The principle of storage limitation requires that personal data should only be kept for as long as necessary for the purpose for which the data are processed. Data must 'not be kept in a form which permits identification of data subjects for longer than is necessary for the purposes for which the personal data are processed' (Article 5(1)(e), first sentence, GDPR). This principle therefore requires that personal data be deleted as soon as they are no longer necessary to achieve the purpose pursued by the controller. The text of this provision further clarifies that 'personal data may be kept longer in so far as the personal data are processed solely for archiving purposes in the public interest, for scientific or historical research purposes or for statistical purposes in accordance with Article 89(1), subject to the implementation of appropriate technical and organisational measures required by this Regulation in order to safeguard the rights and freedoms of the data subject' (Article 5(1)(e), second sentence, GDPR).

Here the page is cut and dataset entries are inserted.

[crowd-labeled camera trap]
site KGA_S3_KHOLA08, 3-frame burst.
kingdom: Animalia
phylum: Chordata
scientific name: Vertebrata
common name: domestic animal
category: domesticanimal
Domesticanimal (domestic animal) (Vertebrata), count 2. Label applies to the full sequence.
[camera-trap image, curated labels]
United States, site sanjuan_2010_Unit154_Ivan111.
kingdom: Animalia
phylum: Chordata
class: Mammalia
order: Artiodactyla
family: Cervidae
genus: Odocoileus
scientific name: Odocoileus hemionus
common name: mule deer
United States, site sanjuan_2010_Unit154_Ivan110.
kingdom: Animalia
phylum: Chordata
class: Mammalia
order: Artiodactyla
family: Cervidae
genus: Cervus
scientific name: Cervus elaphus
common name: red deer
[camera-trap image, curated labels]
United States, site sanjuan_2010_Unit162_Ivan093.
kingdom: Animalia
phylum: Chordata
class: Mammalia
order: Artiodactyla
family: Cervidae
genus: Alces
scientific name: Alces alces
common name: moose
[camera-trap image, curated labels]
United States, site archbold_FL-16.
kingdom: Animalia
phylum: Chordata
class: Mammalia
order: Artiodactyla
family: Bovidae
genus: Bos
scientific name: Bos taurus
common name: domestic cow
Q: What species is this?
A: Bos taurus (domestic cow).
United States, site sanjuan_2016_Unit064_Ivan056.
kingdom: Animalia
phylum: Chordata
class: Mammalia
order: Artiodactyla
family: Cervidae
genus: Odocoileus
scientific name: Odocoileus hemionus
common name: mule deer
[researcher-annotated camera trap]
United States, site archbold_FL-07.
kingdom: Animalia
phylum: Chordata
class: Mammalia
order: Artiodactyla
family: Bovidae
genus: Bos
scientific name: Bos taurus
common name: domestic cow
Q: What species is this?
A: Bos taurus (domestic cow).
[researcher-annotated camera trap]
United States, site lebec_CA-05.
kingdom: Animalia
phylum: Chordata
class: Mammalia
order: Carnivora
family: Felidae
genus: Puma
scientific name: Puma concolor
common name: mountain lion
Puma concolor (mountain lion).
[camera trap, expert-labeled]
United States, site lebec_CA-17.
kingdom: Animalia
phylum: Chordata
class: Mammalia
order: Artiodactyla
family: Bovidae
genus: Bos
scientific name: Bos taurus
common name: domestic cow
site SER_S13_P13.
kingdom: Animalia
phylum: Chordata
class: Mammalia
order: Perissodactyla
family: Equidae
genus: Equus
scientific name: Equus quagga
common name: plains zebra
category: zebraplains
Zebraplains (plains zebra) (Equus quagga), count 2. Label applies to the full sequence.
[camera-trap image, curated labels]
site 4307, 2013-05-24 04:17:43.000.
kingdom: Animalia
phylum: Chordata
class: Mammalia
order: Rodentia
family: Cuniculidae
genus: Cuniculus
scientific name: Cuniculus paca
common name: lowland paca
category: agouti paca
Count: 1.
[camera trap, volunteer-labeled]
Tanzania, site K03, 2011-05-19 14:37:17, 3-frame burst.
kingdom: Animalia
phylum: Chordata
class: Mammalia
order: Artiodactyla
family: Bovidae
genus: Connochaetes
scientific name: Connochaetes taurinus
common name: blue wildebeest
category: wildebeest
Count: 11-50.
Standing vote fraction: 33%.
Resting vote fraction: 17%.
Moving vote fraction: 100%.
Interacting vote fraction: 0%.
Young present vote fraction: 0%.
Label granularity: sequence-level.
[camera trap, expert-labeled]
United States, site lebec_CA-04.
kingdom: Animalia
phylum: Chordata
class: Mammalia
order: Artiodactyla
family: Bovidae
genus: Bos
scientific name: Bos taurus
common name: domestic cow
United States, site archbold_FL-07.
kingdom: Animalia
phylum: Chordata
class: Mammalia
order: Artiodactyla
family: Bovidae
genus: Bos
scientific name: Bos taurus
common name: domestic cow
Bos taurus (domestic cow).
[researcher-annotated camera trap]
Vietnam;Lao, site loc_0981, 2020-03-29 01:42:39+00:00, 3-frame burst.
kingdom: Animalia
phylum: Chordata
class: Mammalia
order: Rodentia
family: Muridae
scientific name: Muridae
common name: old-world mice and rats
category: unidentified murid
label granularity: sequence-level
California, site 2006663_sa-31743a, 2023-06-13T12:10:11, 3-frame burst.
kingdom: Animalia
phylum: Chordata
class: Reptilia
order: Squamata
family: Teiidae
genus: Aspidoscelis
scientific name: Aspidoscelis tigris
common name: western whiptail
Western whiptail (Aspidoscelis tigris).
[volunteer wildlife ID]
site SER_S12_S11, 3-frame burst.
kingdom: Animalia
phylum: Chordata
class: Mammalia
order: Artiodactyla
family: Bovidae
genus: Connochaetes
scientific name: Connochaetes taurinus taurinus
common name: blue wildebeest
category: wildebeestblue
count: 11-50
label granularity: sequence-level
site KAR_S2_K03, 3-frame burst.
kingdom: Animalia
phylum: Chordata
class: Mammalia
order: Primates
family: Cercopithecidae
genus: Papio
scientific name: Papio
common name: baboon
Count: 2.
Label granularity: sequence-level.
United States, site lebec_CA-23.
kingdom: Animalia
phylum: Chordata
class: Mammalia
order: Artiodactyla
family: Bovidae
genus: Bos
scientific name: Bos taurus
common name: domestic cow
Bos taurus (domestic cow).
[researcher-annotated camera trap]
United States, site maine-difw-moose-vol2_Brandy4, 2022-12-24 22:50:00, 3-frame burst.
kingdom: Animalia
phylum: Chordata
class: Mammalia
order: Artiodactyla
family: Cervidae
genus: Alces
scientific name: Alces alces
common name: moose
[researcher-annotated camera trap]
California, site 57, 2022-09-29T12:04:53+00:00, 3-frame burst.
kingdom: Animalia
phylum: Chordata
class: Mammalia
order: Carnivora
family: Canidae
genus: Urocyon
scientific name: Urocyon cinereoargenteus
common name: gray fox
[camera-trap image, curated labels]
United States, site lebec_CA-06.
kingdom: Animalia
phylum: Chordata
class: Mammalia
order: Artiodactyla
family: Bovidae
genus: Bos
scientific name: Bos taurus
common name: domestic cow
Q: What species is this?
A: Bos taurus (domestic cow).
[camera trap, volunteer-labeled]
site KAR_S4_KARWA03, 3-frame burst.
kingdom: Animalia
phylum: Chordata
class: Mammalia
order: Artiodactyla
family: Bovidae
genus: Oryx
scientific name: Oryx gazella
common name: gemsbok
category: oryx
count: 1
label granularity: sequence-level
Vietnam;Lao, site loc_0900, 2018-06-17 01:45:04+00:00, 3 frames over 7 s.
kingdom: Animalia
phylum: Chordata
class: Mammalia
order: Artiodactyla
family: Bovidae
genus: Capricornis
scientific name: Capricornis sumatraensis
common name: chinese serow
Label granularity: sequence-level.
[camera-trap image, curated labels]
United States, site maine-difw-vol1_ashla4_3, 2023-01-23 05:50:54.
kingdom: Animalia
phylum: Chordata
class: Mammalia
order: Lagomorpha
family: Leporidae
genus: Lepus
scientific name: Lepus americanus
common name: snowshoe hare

As explained in Section 10 of this report, Google will delete Customer Data actively deleted by the customer as soon as reasonably practicable, but can retain these data for half a year. This maximum period seems long, once a government organisation has decided to delete Customer Data.
With regard to the Diagnostic Data, the retention period of 6 months for most of the audit logs seems proportionate to the objectives pursued by admins, to be able to look back in case of data security incidents, and to regularly inspect the logs for correct application of the access rules.
Google does not have a fixed retention period for other types of Diagnostic Data, such as the telemetry and website data. The general rule is to retain these data for 6 months as well, but Google explained that “other Diagnostic Data is retained for much longer periods (e.g. account deletion events).” 283 Cookie-based data are generally anonymized after 18 months, wrote Google. G Suite admins cannot customize these retention periods.
283 As quoted in Section 10.2. From responses provided by representatives of Google to SLM Rijk during the course of this DPIA.